6.4. Nella memoria la ricorrente sostiene che il giudice penale aveva escluso la consapevolezza, o comunque la colpevole ignoranza, del Fr.Gi., della natura di cartiere delle società da cui si riforniva non ritenendo dirimente a tal fine il fatto che il Fr.Gi. si fosse rivolto, per ottenere la fornitura del materiale plastico, a canali nazionali anziché a quelli extraeuropei cui si rivolgeva tradizionalmente e dai quali, a loro volta, si rifornivano i suoi venditori, ed il presunto sottocosto a cui la Società acquistava la merce quando gli veniva fornita dalle cartiere, notevolmente inferiore rispetto al prezzo che avrebbe dovuto pagare se si fosse rivolta alle società produttrici straniere.

6.5. Premesso che la stessa sentenza penale conferma la natura di cartiere delle società con cui la F. Srl ha intrattenuto rapporti commerciali, quello che verrebbe in rilievo è solo ed esclusivamente la consapevolezza della stessa di essere coinvolta in un meccanismo fraudolento, ma, per come si è detto esaminando i motivi di ricorso, la stessa emerge da circostanze del tutto diverse da quelle prese in esame dal giudice penale.

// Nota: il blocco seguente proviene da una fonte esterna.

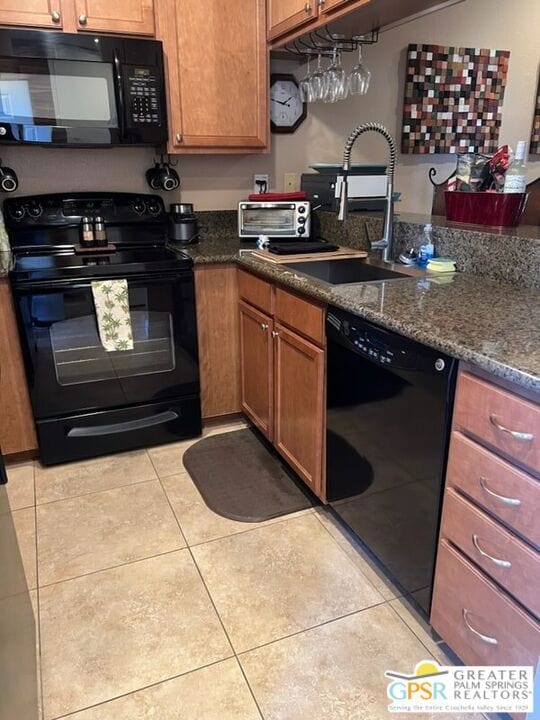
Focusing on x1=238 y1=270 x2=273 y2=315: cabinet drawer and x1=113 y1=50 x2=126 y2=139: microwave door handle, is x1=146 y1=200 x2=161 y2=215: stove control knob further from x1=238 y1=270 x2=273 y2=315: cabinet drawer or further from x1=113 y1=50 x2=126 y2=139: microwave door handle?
x1=238 y1=270 x2=273 y2=315: cabinet drawer

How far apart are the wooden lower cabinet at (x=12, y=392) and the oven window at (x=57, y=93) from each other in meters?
0.74

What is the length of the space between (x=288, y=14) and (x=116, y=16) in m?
0.74

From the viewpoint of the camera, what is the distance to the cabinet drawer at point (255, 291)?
2.25m

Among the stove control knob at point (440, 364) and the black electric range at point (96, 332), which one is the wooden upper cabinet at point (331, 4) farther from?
the stove control knob at point (440, 364)

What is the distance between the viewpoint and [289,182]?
10.4 feet

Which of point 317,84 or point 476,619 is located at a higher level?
point 317,84

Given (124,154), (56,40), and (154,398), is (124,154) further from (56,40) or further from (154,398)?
(154,398)

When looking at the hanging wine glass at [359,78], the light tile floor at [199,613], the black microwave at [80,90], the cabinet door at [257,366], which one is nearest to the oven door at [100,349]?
the cabinet door at [257,366]

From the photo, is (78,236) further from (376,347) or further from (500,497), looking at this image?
(500,497)

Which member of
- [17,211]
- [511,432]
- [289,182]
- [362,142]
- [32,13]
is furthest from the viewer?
[362,142]

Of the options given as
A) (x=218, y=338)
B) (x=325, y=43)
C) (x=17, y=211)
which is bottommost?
(x=218, y=338)

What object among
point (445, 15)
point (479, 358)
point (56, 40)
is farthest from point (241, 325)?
point (445, 15)

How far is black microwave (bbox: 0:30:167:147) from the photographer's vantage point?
7.32 feet

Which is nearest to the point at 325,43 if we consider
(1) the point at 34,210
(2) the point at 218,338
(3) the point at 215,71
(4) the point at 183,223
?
(3) the point at 215,71
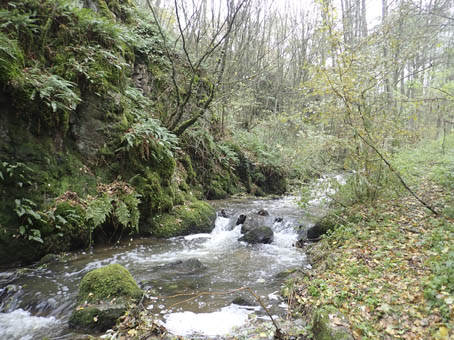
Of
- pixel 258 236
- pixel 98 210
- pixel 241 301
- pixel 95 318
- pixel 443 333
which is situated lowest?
pixel 258 236

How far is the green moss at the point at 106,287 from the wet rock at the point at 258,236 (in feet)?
14.6

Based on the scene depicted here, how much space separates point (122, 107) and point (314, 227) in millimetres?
6846

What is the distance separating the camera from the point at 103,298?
168 inches

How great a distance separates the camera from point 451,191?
747cm

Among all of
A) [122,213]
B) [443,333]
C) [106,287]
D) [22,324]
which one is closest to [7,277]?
[22,324]

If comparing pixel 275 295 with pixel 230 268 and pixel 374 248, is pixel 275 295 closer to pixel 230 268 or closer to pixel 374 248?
pixel 230 268

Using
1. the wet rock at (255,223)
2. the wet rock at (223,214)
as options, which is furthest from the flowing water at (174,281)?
the wet rock at (223,214)

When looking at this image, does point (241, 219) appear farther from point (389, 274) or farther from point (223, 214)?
point (389, 274)

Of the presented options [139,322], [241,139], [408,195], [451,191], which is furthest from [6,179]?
[241,139]

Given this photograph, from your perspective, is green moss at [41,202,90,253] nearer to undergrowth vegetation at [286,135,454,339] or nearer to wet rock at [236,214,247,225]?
undergrowth vegetation at [286,135,454,339]

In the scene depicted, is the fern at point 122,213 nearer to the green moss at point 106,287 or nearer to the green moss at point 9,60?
the green moss at point 106,287

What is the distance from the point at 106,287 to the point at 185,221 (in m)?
4.52

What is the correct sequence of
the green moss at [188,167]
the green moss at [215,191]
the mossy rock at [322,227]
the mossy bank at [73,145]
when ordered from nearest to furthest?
the mossy bank at [73,145] < the mossy rock at [322,227] < the green moss at [188,167] < the green moss at [215,191]

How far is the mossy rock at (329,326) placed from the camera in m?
3.18
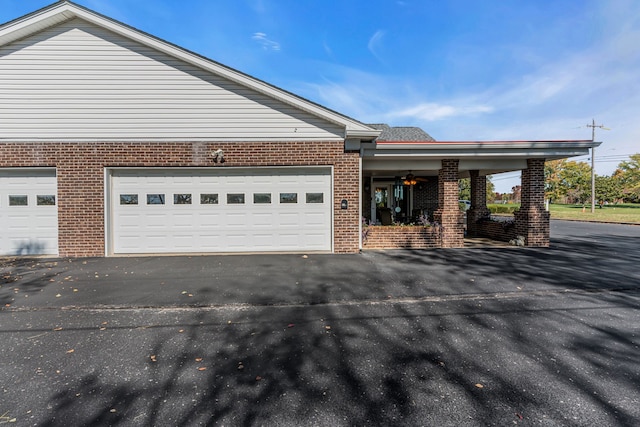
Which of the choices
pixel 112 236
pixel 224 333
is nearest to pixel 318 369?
pixel 224 333

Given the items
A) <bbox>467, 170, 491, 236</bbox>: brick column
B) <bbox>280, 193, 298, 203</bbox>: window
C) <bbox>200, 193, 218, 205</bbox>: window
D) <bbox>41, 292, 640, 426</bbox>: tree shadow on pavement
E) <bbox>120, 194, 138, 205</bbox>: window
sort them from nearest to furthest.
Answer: <bbox>41, 292, 640, 426</bbox>: tree shadow on pavement → <bbox>120, 194, 138, 205</bbox>: window → <bbox>200, 193, 218, 205</bbox>: window → <bbox>280, 193, 298, 203</bbox>: window → <bbox>467, 170, 491, 236</bbox>: brick column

7. In estrema sintesi, il ricorso va rigettato e la ricorrente condannata al pagamento delle spese processuali nella misura liquidata in dispositivo.

P.Q.M.

Rigetta il ricorso e condanna la ricorrente al pagamento in favore della controricorrente delle spese del presente giudizio di legittimità, che liquida in Euro 8.200,00 per compensi, oltre spese prenotate a debito.

Ai sensi dell’art. 13, comma 1-quater, del D.P.R. n. 115 del 2002, dà atto della sussistenza dei presupposti processuali per il versamento, da parte della ricorrente, di un ulteriore importo a titolo di contributo unificato pari a quello previsto per il ricorso, a norma del comma 1-bis, dello stesso articolo 13, se dovuto.